Comments start with # and end at the end of the same line. Comments and whitespace are ignored; they can be added anywhere between tokens. Tokens are

  • identifiers (e.g. foo)
  • keywords and reserved words (e.g. lazy)
  • operators and punctuation (e.g. << or ;)
  • numbers (e.g. 30)
  • string literals (e.g. "foo")
  • codepoints

as documented here in detail.

Note about this grammar

Even though this grammar is written using Pomsky syntax, it isn’t actually accepted by the Pomsky compiler, because it uses cyclic variables.
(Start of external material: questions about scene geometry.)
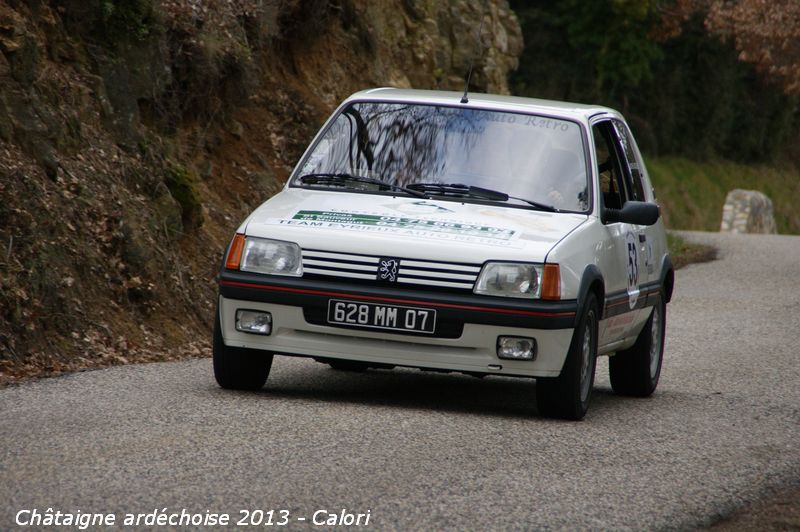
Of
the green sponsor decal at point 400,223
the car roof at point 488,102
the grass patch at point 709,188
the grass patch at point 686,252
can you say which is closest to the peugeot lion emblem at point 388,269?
the green sponsor decal at point 400,223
let Expression = Statement* Alternation;

See Alternation.


let Statement =
    | LetDeclaration
    | Modifier
    | Test;

See LetDeclaration, Modifier, Test.


An expression which can have a prefix or suffix.

let FixExpression =
    | Lookaround
    | Negation
    | Repetition;

See Lookaround, Negation, Repetition.


let AtomExpression =
    | String
    | CodePoint
    | Group
    | CharacterSet
    | InlineRegex
    | Boundary
    | Reference
    | NumberRange
    | Variable
    | Dot
    | Recursion;

See String, CodePoint, Group, CharacterSet, InlineRegex, Boundary, Reference, NumberRange, Dot, Recursion.